I went to a local convenience store recently, to deliver a gift to a young Pakistani fellow who works there. A man walked into the store and bought some lottery tickets, and then started complaining, “We have things too good in this country. The unemployment rate is so high, but I can’t even find someone to hire to carry some heavy packages.”
When I challenged him on that, statement, he asked if I knew what the national unemployment rate was. I answered, “A little less than 9%.” Then he asked if the unemployment rate in Pittsburgh was higher or lower than the national average. “Lower.” I answered. “Wrong!” he retorted. Later, when I returned home, I checked the actual data. I had given the correct answer, as I always try to do. He quoted figures that were either outdated (they would have been true at one point during the Bush administration), or simply what he wanted to believe.
In the course of further discussion, he praised the U.S. and cast aspersions on European countries and cities, saying we were headed toward resembling those “socialist” countries. I asked him if he had ever been to Europe, and he answered “Yes.” Then I shared with him my own experiences in France and Germany over twenty years ago, where I witnessed technological innovations that were ahead of the U.S. at that time. I also pointed out that other countries had a higher percentage of cell phone users and better internet access than we have in the U.S. And I mentioned that public education in the U.S. did not compare favorably with many of those countries. He denied all of that, preferring to express what he wanted to believe rather than face facts.

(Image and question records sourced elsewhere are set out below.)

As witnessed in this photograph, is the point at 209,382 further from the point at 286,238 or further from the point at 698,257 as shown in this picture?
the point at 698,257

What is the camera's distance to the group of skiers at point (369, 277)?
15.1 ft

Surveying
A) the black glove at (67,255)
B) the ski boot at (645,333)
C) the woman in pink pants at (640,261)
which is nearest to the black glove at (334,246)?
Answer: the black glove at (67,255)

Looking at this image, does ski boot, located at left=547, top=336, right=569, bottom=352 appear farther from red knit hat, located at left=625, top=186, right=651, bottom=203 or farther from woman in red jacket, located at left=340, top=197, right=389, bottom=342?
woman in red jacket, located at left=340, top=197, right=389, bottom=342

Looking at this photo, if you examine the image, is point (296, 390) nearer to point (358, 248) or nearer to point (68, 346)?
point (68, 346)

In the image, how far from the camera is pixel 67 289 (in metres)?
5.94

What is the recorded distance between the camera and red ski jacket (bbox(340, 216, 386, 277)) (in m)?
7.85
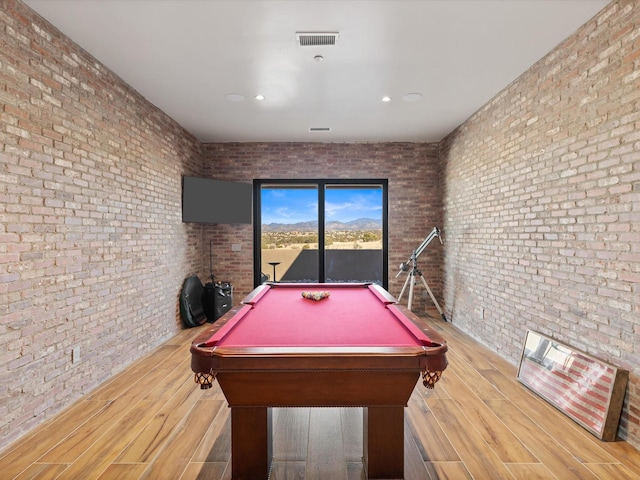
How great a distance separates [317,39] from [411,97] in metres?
1.57

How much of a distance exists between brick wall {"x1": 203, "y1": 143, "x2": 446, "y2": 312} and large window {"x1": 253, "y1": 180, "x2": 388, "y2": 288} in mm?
168

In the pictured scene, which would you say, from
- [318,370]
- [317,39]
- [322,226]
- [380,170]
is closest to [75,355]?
[318,370]

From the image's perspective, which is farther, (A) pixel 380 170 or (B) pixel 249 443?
(A) pixel 380 170

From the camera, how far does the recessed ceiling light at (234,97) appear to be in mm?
3566

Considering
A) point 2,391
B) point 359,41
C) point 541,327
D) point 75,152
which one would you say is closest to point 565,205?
point 541,327

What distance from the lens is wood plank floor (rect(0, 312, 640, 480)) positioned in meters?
1.79

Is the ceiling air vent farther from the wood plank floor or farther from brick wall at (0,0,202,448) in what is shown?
the wood plank floor

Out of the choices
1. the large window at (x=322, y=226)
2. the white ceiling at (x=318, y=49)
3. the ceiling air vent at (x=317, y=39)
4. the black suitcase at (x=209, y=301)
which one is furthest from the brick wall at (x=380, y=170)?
the ceiling air vent at (x=317, y=39)

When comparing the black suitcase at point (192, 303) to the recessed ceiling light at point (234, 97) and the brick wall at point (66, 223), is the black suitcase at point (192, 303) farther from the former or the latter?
the recessed ceiling light at point (234, 97)

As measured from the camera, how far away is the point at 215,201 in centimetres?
512

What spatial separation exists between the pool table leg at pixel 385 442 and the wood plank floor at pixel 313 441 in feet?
0.46

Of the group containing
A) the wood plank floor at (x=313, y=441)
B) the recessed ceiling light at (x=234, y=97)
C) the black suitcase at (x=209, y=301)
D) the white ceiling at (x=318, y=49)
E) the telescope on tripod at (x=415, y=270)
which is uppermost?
the white ceiling at (x=318, y=49)

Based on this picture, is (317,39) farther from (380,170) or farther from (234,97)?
(380,170)

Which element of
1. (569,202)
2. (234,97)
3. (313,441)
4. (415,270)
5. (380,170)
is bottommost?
(313,441)
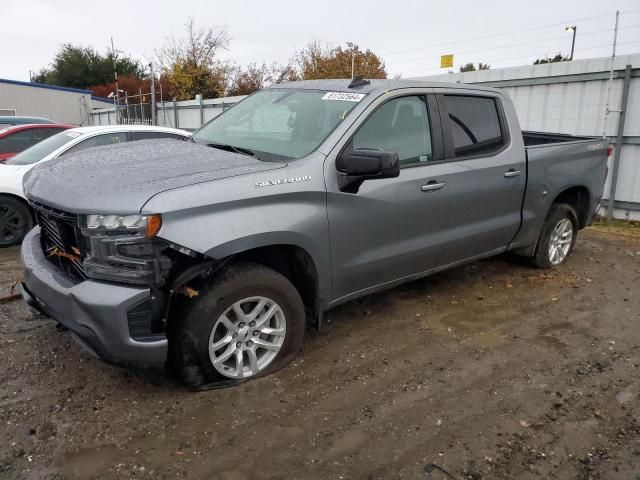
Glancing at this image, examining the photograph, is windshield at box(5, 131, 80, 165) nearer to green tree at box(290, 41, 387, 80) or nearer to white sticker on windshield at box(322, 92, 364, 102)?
white sticker on windshield at box(322, 92, 364, 102)

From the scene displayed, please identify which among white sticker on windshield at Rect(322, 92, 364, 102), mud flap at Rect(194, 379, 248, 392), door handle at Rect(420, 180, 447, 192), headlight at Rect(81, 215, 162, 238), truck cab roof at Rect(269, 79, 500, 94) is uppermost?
truck cab roof at Rect(269, 79, 500, 94)

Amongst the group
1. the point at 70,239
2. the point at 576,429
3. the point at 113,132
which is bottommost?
the point at 576,429

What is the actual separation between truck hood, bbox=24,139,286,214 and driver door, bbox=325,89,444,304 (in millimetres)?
581

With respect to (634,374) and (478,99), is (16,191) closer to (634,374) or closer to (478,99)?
(478,99)

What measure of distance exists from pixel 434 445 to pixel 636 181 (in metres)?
7.13

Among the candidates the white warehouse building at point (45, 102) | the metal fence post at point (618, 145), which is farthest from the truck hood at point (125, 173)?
the white warehouse building at point (45, 102)

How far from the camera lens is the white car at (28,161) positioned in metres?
6.32

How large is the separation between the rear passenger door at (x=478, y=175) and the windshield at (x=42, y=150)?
496 cm

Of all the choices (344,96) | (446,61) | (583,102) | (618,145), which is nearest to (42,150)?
(344,96)

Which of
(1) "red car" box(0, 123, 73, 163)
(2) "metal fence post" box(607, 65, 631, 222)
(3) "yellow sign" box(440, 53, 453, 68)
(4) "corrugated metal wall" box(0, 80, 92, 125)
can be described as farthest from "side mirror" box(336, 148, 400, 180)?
(4) "corrugated metal wall" box(0, 80, 92, 125)

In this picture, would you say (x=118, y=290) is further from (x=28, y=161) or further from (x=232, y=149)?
(x=28, y=161)

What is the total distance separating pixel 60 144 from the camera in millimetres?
6816

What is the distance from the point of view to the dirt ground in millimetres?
2646

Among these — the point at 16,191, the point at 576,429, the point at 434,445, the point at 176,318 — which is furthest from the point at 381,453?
the point at 16,191
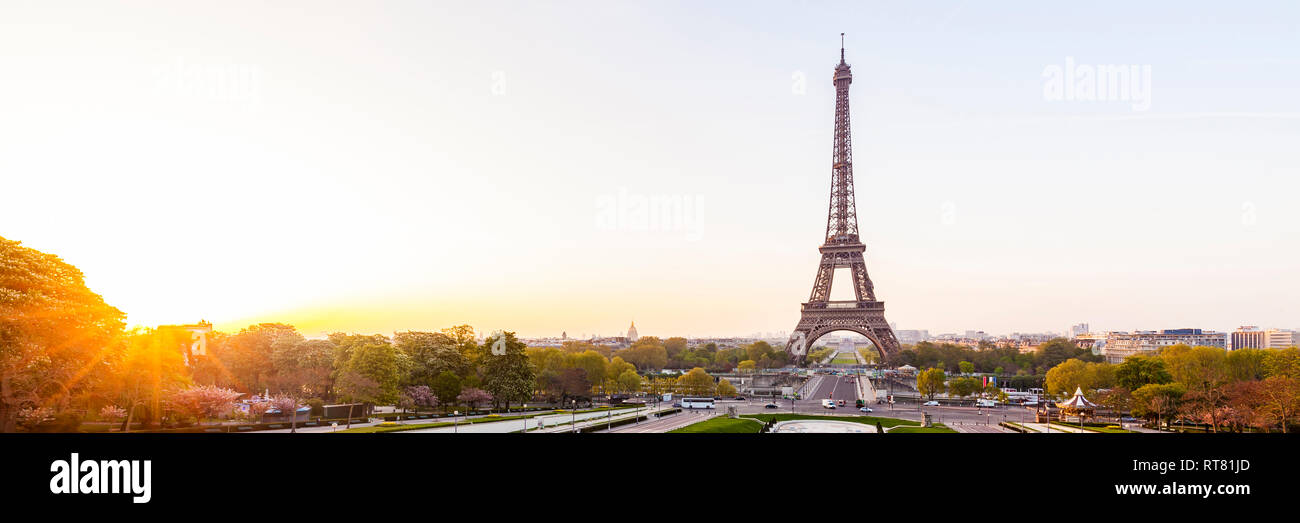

If I could have kept him standing there for just ten more minutes, we would have been able to watch a UPS driver back his truck up to the store and deliver a dozen packages so bulky that it took him four trips from truck to store to complete his mission. It would have been interesting to see how the fellow I had been talking to might have handled the reality of that situation. It would have been reminiscent of Samuel Johnson kicking the stone and saying, “Thus, I refute Bishop Berkeley!” Might I have been able to point out to him that if UPS, Fedex and the US Postal Service could hire people to handle heavy loads, perhaps the problem lay within himself? I could have, but it is doubtful that he would have listened.